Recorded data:
-- Opening Marker --

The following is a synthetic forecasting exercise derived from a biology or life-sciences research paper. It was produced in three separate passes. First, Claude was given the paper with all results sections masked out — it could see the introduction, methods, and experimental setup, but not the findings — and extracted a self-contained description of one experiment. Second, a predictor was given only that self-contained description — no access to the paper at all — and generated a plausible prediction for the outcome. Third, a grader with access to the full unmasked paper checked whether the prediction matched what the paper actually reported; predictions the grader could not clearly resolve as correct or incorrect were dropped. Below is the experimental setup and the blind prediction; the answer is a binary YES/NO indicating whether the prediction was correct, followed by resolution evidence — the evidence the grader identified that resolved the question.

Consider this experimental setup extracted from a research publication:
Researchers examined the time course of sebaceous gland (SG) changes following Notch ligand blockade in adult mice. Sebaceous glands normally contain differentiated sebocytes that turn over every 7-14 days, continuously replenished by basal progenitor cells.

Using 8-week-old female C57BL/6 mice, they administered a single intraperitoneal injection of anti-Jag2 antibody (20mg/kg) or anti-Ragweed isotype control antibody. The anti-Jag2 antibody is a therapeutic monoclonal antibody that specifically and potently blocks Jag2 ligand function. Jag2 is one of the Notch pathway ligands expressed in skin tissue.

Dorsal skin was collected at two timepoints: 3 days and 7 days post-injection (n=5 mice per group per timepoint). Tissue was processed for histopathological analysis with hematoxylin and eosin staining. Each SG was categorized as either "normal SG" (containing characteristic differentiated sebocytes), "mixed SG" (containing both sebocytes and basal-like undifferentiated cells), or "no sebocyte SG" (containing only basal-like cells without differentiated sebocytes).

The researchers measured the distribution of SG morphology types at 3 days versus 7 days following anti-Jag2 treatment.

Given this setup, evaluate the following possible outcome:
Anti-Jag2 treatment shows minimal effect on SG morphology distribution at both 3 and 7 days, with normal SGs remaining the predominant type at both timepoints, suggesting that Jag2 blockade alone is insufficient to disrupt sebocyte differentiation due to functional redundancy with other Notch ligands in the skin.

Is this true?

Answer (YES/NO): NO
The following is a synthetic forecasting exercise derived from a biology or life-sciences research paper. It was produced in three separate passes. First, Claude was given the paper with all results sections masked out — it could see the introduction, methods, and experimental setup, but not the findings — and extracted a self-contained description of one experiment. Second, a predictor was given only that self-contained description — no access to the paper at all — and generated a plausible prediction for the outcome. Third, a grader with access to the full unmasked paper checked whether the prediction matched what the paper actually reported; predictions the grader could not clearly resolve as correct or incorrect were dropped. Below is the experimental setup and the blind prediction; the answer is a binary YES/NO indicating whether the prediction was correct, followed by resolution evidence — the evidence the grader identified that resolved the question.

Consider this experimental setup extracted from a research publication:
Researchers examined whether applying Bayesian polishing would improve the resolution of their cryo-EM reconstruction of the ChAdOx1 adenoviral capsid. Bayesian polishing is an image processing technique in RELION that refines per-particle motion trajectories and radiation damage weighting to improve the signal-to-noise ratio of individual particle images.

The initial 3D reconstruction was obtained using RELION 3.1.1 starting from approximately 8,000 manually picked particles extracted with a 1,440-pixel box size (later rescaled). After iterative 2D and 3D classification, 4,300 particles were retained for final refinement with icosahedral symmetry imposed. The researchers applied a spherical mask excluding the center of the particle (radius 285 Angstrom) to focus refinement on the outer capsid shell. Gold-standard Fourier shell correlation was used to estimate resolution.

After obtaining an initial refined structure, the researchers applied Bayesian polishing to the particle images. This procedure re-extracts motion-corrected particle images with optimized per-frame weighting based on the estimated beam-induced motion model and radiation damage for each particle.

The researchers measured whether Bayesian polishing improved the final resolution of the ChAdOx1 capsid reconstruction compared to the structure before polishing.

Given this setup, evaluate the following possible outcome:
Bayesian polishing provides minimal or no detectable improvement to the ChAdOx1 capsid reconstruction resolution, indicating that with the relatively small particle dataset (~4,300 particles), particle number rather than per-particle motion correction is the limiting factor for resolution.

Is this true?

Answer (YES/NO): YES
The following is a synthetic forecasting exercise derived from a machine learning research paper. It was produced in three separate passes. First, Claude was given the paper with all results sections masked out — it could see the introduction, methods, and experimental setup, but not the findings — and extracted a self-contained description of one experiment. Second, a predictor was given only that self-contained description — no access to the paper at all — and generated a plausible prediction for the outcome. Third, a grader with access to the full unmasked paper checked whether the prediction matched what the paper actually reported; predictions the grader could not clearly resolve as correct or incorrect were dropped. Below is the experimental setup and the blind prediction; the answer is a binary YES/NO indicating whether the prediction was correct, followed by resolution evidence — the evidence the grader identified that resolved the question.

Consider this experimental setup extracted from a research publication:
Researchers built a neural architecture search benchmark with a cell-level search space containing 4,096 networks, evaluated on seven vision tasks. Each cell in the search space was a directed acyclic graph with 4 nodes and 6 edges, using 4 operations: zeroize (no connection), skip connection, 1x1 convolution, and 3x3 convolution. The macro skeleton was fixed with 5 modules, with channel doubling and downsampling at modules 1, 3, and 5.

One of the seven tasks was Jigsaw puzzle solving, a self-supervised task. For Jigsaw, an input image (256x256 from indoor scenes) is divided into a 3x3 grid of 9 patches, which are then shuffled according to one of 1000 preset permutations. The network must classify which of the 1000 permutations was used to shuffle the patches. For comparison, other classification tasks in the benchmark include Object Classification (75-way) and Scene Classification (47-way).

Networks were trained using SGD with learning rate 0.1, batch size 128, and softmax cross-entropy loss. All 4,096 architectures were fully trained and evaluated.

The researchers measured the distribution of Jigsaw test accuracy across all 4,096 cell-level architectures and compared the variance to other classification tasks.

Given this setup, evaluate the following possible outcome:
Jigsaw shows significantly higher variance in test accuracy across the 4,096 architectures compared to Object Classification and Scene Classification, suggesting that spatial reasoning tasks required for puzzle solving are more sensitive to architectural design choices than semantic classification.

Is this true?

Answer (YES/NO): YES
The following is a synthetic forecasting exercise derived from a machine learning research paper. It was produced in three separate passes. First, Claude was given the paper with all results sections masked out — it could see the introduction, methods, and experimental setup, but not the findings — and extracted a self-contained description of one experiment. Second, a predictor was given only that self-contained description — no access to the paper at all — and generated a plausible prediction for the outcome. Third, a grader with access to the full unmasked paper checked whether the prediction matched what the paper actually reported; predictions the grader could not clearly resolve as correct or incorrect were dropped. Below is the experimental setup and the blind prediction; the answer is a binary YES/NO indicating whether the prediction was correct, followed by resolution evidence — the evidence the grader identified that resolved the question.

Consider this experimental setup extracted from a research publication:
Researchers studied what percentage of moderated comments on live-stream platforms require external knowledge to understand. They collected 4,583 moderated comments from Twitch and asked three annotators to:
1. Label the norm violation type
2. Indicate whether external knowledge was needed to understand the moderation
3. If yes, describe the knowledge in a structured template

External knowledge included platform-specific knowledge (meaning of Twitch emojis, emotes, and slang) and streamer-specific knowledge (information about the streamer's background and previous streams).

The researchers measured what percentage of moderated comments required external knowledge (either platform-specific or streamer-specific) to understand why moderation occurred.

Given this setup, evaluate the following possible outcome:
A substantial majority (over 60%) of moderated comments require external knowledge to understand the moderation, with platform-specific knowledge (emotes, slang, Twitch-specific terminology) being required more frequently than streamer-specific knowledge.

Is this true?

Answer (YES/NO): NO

-- Closing Marker --
-- Opening Marker --

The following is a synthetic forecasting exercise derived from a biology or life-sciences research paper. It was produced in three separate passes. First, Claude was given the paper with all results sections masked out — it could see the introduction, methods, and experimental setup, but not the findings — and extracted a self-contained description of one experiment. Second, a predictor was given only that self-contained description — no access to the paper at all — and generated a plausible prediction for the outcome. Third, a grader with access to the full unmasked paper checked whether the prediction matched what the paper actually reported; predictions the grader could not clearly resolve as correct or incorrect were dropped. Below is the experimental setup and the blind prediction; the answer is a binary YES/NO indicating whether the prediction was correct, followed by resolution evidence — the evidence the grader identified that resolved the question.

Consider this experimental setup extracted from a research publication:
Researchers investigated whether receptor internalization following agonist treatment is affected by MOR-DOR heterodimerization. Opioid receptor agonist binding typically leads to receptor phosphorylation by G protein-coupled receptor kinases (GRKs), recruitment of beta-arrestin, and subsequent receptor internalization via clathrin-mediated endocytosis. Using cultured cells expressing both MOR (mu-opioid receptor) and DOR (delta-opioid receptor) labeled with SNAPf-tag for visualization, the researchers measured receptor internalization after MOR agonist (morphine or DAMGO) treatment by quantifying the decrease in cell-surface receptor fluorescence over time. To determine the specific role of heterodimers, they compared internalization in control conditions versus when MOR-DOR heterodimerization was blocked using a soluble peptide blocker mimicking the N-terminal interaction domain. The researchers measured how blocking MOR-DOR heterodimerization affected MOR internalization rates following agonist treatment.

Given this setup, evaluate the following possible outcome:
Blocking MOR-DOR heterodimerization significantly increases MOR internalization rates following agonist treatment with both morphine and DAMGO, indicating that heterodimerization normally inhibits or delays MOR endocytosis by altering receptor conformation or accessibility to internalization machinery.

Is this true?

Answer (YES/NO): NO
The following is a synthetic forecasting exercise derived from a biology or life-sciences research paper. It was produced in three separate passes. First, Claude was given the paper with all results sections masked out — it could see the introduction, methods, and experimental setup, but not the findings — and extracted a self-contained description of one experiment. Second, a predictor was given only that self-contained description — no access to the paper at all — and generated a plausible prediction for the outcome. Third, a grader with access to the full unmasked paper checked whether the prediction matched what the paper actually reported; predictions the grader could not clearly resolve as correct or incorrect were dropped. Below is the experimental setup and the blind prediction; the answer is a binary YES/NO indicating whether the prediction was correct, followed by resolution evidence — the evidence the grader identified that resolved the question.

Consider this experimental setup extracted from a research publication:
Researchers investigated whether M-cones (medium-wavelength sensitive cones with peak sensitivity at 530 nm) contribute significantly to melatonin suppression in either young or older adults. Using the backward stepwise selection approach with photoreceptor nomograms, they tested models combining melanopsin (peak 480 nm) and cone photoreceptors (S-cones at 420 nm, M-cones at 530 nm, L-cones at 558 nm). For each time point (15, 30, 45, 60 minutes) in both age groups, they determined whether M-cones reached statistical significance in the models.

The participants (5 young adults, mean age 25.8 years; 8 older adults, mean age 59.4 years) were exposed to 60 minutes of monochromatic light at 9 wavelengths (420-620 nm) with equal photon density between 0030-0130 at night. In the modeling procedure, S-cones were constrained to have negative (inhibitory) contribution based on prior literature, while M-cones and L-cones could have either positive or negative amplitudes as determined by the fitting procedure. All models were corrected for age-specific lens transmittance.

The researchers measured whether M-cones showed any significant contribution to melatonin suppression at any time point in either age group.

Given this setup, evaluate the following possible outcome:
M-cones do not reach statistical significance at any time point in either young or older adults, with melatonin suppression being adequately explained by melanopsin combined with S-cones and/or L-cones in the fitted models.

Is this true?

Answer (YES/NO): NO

-- Closing Marker --

Your task is to gather all lines from the entries above that hold the word "shows".

Anti-Jag2 treatment shows minimal effect on SG morphology distribution at both 3 and 7 days, with normal SGs remaining the predominant type at both timepoints, suggesting that Jag2 blockade alone is insufficient to disrupt sebocyte differentiation due to functional redundancy with other Notch ligands in the skin.
Jigsaw shows significantly higher variance in test accuracy across the 4,096 architectures compared to Object Classification and Scene Classification, suggesting that spatial reasoning tasks required for puzzle solving are more sensitive to architectural design choices than semantic classification.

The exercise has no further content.